While preliminary reports suggest that it successfully dispersed much of the oil, the long-term effect of such a massive volume of dispersant on ecosystems, wildlife, and humans remains to be seen.
“There is very little published research on the fundamental interactions between crude oil and dispersant,” says Marina Tsianou, assistant professor of chemical and biological engineering at the University at Buffalo.

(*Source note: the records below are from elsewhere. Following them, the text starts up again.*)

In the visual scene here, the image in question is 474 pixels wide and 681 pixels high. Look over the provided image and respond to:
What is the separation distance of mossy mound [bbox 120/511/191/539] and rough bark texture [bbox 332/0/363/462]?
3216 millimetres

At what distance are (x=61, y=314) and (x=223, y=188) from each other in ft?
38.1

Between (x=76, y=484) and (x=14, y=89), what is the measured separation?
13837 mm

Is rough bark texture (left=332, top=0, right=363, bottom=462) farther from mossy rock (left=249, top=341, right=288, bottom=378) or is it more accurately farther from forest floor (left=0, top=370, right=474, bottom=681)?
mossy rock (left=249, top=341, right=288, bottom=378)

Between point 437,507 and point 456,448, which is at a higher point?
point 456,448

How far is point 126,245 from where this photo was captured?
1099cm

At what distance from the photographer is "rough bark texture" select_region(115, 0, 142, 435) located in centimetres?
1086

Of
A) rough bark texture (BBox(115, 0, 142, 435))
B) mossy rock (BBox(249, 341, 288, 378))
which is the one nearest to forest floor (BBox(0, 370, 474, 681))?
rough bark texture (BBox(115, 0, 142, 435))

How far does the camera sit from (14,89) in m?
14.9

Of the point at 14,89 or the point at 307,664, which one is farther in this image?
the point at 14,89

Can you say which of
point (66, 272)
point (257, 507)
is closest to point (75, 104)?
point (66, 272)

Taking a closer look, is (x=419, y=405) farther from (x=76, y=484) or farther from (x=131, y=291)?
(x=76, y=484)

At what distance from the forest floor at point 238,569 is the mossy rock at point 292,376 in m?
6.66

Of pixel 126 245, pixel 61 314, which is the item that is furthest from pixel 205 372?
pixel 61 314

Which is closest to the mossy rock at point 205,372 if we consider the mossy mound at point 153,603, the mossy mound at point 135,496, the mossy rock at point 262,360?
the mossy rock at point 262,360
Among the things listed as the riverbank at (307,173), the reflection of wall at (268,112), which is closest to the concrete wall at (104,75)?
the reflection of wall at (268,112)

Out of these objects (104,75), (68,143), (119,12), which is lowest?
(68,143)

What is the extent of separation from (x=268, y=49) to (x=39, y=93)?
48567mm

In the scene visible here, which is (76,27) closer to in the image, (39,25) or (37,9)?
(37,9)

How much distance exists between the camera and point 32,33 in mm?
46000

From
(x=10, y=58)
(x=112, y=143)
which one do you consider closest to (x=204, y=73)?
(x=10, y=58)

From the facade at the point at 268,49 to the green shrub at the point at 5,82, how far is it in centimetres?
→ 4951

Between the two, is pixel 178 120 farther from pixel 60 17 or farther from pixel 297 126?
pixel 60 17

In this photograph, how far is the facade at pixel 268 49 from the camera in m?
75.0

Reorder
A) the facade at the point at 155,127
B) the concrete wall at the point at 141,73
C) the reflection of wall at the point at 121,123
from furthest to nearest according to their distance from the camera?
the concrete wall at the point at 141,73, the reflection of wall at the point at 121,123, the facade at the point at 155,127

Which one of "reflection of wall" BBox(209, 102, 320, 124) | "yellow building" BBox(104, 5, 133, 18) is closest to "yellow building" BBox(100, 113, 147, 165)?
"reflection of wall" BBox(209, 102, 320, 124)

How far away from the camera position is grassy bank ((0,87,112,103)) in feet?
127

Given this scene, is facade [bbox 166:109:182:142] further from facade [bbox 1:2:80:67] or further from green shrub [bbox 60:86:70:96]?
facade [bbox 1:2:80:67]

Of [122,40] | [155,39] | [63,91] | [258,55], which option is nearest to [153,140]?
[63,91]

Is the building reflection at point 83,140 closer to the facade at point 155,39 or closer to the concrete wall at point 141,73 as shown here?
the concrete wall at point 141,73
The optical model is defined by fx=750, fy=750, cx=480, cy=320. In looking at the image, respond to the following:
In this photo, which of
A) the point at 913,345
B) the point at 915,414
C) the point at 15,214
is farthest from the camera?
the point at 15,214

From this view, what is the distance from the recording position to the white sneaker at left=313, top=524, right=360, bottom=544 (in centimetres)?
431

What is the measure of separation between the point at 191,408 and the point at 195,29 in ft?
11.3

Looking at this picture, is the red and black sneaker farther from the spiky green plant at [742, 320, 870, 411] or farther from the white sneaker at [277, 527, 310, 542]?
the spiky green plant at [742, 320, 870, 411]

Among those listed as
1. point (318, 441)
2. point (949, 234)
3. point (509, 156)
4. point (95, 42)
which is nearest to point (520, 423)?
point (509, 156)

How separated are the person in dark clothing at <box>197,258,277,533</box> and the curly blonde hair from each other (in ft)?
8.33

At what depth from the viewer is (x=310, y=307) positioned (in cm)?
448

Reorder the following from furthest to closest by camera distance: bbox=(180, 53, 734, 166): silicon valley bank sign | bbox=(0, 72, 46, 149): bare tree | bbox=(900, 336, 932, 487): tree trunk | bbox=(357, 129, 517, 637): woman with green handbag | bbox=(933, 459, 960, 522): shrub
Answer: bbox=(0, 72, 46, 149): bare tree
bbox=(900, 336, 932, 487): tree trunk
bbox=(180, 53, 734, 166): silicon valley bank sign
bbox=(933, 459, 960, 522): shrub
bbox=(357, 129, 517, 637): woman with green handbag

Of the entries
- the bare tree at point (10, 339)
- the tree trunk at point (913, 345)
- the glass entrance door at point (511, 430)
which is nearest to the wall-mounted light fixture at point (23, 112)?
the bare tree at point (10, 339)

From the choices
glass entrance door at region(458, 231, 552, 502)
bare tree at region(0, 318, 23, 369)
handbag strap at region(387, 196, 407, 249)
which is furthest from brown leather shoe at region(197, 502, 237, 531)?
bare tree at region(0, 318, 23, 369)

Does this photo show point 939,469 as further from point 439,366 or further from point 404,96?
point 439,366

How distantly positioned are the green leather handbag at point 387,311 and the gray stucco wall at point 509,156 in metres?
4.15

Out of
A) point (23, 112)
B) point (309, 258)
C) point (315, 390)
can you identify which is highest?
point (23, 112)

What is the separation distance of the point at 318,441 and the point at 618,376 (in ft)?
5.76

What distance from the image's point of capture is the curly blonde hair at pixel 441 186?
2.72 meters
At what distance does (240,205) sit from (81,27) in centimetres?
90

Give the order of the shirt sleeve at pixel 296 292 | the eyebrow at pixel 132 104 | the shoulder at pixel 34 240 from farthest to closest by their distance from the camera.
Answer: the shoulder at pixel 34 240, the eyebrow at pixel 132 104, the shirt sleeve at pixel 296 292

Tsianou will use macromolecules, nanoparticles, and inorganic molecules as building blocks for high-end, multifunctional materialsis to design more environmentally friendly oil dispersants, including those based on natural, mineral-based ingredients
“When we study these surface interactions, we can learn how to control hydrophilicity and hydrophobicity—their affinity, or lack of affinity, for crude oil—as well as develop novel mechanisms to optimize their properties,” she says.
Tsianou will also explore the suitability of alternative solvents and surfactants, such as those found in processed foods, for some dispersant formulations, as well as mineral particles that could serve as environmentally friendly surface active agents.
“We will take into consideration the different compositions that oil has, depending on its origin and the time elapsed since its release,” she says.
“Oil that comes from Alaska has a different composition than oil drilled from the Gulf of Mexico or the Middle East.”
She and colleagues will look at how mechanical disturbances, such as those caused by hurricanes and storms, affect the way that dispersant interacts with oil.
They also will study how local environmental conditions, such as those on the Great Lakes where, she points out, smaller-scale spills also occur, might influence how dispersants function and the long-term impact they might have on local wildlife and shorelines.
“If we make a more efficient dispersant, then we can use far less of it,” says Tsianou. “Millions of gallons of anything, even a very benign material, is a lot to release into the environment.”